Data analysis is a step that has yet to be fully explored by tax administrations in East Africa, especially with the aid of technology.
Data is now an essential aspect of everyday life, more than ever. It can now be used to assess the effectiveness of policies and strategies employed by governments and regulators. It can also assist them in spotting trends and patterns that would assist in resource management.
One example of this is the extra revenue generated by Tanzania since the implementation of a mobile money monitoring system that allows the regulator to monitor transactions in real time. The effective collection and analysis of data can greatly assist data-driven decision making.
Digital technologies have also proven to be key in helping tax administrations meet their revenue assurance targets.
The use of digital technology can assist in enlarging the revenue base for governments by enhancing their capabilities when it comes to tax collection. For example, Rwanda was able to increase annual revenue collection by six percent using digital technologies. Similar effects can be had in other East African nations using the right technologies.
Technology can as well play a role in cleaning up of national and county government payrolls, an issue that continues to rear its head.

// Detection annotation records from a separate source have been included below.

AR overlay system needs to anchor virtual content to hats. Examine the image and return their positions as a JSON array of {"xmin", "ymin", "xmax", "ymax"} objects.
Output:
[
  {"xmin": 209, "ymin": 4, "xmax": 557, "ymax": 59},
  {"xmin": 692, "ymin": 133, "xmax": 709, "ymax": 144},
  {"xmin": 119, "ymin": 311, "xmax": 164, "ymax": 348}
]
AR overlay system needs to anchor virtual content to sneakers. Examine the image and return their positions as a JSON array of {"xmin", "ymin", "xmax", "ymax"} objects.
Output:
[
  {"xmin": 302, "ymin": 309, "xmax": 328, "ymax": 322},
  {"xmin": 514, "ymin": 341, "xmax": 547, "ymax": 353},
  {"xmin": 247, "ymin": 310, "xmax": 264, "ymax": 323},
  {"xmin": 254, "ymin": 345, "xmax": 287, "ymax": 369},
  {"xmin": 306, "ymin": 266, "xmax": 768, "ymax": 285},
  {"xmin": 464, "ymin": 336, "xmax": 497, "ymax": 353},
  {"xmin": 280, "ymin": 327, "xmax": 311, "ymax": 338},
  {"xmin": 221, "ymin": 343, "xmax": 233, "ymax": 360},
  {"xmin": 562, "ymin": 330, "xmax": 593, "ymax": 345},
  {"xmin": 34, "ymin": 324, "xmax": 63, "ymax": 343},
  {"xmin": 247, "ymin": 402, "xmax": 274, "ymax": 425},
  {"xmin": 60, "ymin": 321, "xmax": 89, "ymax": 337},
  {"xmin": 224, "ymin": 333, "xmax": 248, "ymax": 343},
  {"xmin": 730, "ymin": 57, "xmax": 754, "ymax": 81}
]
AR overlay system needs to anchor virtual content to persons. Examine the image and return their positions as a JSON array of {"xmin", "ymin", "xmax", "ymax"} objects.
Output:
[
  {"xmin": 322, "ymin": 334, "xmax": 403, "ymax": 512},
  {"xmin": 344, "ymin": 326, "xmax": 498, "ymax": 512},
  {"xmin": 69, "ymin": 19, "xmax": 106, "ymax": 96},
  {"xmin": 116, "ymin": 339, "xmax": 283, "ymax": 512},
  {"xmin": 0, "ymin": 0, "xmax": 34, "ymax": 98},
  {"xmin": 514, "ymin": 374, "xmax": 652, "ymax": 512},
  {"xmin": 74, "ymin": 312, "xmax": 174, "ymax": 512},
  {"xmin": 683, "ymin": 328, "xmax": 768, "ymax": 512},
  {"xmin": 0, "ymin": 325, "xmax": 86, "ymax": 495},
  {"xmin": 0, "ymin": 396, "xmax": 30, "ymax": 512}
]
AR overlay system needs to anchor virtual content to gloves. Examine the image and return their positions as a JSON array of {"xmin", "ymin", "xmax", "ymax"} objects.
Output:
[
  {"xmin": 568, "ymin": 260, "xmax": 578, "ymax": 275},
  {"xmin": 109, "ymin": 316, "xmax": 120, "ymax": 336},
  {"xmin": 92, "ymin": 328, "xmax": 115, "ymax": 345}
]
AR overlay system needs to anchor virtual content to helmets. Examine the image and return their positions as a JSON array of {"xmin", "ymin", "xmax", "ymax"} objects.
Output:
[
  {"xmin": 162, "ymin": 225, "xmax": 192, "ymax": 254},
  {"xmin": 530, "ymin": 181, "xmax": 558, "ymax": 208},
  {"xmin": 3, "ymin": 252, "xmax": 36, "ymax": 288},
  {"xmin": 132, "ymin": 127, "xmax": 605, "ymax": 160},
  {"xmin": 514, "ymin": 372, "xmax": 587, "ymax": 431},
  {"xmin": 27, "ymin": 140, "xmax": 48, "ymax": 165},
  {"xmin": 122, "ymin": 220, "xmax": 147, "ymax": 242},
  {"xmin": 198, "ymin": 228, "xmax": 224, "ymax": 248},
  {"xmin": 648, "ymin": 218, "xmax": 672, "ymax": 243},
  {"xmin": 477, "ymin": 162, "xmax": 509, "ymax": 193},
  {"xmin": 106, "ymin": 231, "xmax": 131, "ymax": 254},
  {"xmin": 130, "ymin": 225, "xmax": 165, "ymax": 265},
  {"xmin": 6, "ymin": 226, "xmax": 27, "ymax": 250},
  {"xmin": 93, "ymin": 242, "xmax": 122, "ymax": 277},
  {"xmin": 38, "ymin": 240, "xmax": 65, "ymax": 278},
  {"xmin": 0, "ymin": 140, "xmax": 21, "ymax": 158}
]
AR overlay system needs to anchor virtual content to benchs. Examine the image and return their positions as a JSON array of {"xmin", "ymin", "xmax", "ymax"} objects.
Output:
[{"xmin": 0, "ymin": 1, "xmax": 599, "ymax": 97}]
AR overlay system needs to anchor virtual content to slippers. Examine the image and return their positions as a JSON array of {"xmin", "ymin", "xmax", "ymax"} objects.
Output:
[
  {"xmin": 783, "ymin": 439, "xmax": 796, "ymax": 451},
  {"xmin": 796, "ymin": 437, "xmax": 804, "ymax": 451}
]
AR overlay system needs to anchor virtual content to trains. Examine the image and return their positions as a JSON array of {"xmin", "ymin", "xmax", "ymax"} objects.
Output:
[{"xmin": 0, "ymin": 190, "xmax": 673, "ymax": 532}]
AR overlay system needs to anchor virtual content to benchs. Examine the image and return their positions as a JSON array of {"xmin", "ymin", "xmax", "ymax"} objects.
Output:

If the process is not efficient and end to end, revenue shall continue to be lost. In 2014, Kenya conducted an audit to clean up the national payroll and identified about 12,000 ghost workers, costing more than Sh1.8 billion in salary payments annually.
The Treasury announced the return of ghost workers to the payroll in 2019. As recently as May 8, 2021, Nyamira County is estimated to have lost Sh2.8 billion in payments to ghost workers in financial year 2018/2019. It is possible to work towards eliminating this issue in a timely manner with the effects likely to be felt through each consecutive budget cycle.
Therefore, as we move into the third financial year impacted by the pandemic and continue to define the new normal, we can take smarter steps to ensure that year-on-year revenue targets are met more consistently and new policies are defined with greater certainty.
The adoption of data analysis and relevant technologies can play a key role in helping Kenya and other East African governments work towards revenue assurance and better management of their payment processes, both as a payer of salaries and a collector of taxes.